Dies dürfte nach Ablauf von zwei Monaten ab Annahme der Delegierten Verordnung durch die Europäische Kommission erfolgen. So lange haben das Europäische Parlament und der Europäische Rat Zeit, Einwände gegen den Rechtsakt zu erheben. Bleiben Einwände aus, ist mit einer Veröffentlichung der Delegierten Verordnung im Amtsblatt und deren Inkrafttreten 20 Tage nach Veröffentlichung zu rechnen. Da die Delegierte Verordnung einen Übergangszeitraum von 30 Monaten ab Inkrafttreten vorsieht, dürfte jedoch noch etwas Zeit vergehen, bis konkrete Cybersicherheitsanforderungen tatsächlich in der Praxis Anwendung finden.

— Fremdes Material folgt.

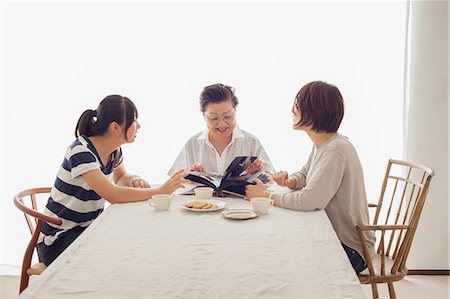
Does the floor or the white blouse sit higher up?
the white blouse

Aus Herstellersicht gilt es gleichwohl bereits jetzt, die anstehende Ausarbeitung harmonisierter Normen im Blick zu behalten und sich hieran zu beteiligen, um auf eine praxisgerechte und technisch sinnvolle Ausgestaltung der konkreten Anforderungen hinzuwirken. Zudem sollten die Hersteller die konkreten Anforderungen frühestmöglich in den Produktentwicklungszyklus einfließen lassen, sodass diese im Zeitpunkt der (erstmaligen) Anwendung der neuen Vorgaben in den in Verkehr zu bringenden Geräten bereits umgesetzt sind.

Update #1: Wirksamwerden der neuen Anforderungen im Jahr 2024

Die Delegierte Verordnung der Europäischen Kommission wurde am 12. Januar 2022 im Amtsblatt der Europäischen Union veröffentlicht und trat am 1. Februar 2022 in Kraft. Art. 3 der Delegierten Verordnung sieht ein Wirksamwerden der neuen Anforderungen zum 1. August 2024 vor.

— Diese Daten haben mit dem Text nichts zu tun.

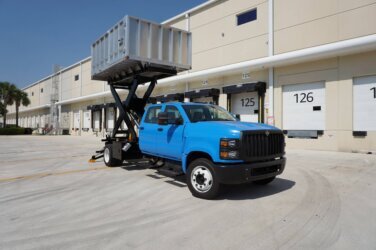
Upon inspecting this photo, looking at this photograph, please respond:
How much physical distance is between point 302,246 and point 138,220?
2365mm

Update #2: Mandat für die Ausarbeitung der technischen Spezifikationen

Die Europäische Kommission hat den europäischen Normungsorganisationen CEN und CENELEC mit Durchführungsbeschluss vom 5. August 2022 das Mandat für die Ausarbeitung der technischen Spezifikationen für die vorstehend genannten Gerätekategorien erteilt. 

Als Deadline für die Annahme der drei harmonisierten Normen ist in Annex I des Durchführungsbeschlusses der 30. September 2023 vorgesehen. Für die Umsetzung der Anforderungen bis zum Wirksamwerden der Delegierten Verordnung verbleiben sodann nur noch 10 Monate. 

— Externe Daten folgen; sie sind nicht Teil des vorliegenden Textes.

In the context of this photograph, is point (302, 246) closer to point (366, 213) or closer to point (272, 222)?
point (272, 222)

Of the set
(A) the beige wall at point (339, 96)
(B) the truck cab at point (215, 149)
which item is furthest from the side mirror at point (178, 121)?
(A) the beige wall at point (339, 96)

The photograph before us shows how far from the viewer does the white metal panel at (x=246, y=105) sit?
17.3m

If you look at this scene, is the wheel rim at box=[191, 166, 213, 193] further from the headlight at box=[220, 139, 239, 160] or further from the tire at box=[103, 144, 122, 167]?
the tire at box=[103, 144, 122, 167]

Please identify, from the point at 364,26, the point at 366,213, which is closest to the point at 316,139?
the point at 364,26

Update #3: Wirksamwerden der neuen Anforderungen verschoben auf 1. August 2025

Angesichts der nach wie vor laufenden Ausarbeitung der harmonisierten Normen durch CEN und CENELEC hat die Europäische Kommission den Zeitpunkt des Wirksamwerdens der neuen Anforderungen mittels Delegierter Verordnung 2023/2444 vom 20. Juli 2023 um ein Jahr auf den 1. August 2025 verschoben. Die Annahme der harmonisierten Normen ist nunmehr bis zum 30. Juni 2024 vorgesehen (siehe Durchführungsbeschluss der Europäischen Kommission vom 23. August 2023, C(2023)5624).

Die vorliegend nicht mit der Normung beauftragte Standardisierungsorganisation ETSI hat zwischenzeitlich in Gestalt der TS 103 929, Version 1.2.1, 2023-05) eine technische Spezifikation veröffentlicht, in der den neuen Cybersicherheitsanforderungen der Funkanlagenrichtlinie die Spezifikationen der existierenden Cybersicherheits-Standards ETSI EN 303 645 (Version 2.1.1) und IEC 62443-4-2:2019 zugeordnet werden. Dieses Mapping kann dabei helfen, einen ersten Eindruck über die potenziell zu erwartenden technischen Anforderungen zu gewinnen (wobei davon auszugehen ist, dass die künftigen Anforderungen über die vorgenannten Standards hinausgehen werden). 

*Gemeint sind Personen jeder Geschlechtsidentität. Um der leichteren Lesbarkeit willen wird im Beitrag die grammatikalisch männliche Form verwendet.